El viaje es largo, no voy a mentirles, y la complejidad se mezcla con la rutina y la monotonía. Salimos a la calle y nuestro transitar diario se confronta con otras realidades que amenazan acercarse: cuando pensamos que lo más complicado es sobrevivir, nos sobresalta la sentencia de que también hay que evitar desaparecer, tratar de no estar en el lugar incorrecto, vigilar los pasos de los otros y no confiarse de quien viene detrás de nosotros. Miles de rostros desaparecen para aparecer solo en una hoja pegada con cinta en las paredes de la ciudad.
Cuando leí Cometierra tuve dos certezas: es una novela de formación y la realidad supera el misticismo de la obra, por eso duele tanto. Luego, hace unos meses, leí la continuación de esta historia en Miseria y resultó que incluso mi propia realidad había cambiado totalmente: mi mundo se había reconfigurado casi en su totalidad.
Esto me hizo pensar si, de algún modo, este trance de la infancia a la adultez no es la primera de la que generamos consciencia porque precisamente es un hito, pero vienen una y otra y otras después. ¿Cuántas bifurcaciones, elecciones e hilos rojos soltamos cada día para tomar otros? ¿Cuántos barcos hundimos para que otro sobreviva? ¿Cuántos cambios nacen cuando se cambia de escuela, de trabajo, de ciudad y hasta cuando se le dice adiós a la familia?
De alguna manera, estamos de forma constante en una novela de formación. ¿Acaso no es un hito tanto en lo físico como en lo mental cualquier evento canónico, para bien y para mal, de nuestra historia?

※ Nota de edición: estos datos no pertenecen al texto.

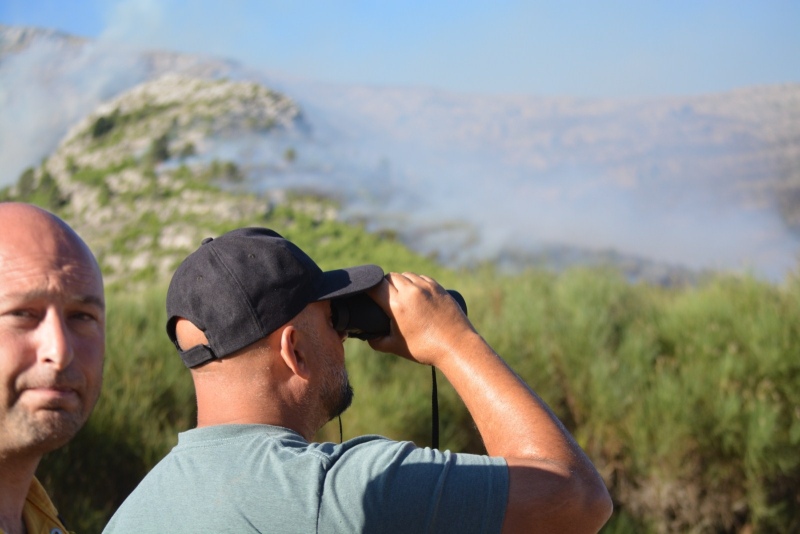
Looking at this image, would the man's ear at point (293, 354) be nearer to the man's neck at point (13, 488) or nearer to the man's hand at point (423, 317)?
the man's hand at point (423, 317)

El encuentro con un gato negro debajo de una llanta, el adiós a los perrunos miembros de la familia de la infancia, la maternidad o la renuncia de ella, el empleo o el desempleo, la lectura o el bloqueo creativo.
Por eso y por muchas cosas, como el compromiso social de la argentina Dolores Reyes, la visibilidad de la lucha, la denuncia de la violencia de género, la constancia por evitar que los desaparecidos, sobre todo las mujeres jóvenes, dejen de tener voz, por darle una a aquellas que todavía no hablan fuerte, aquellas que ya deben rifársela solas porque el Estado es incapaz de proveer el cuidado que está obligado a dar.
Estimados lectores y queridas lectoras, les invito a conocer estas novelas de Dolores Reyes, a repensar nuestro lugar en el mundo, a abrir los ojos grandes para que las injusticias no pasen desapercibidas. No lo olviden, juntos ¡incendiamos la cultura!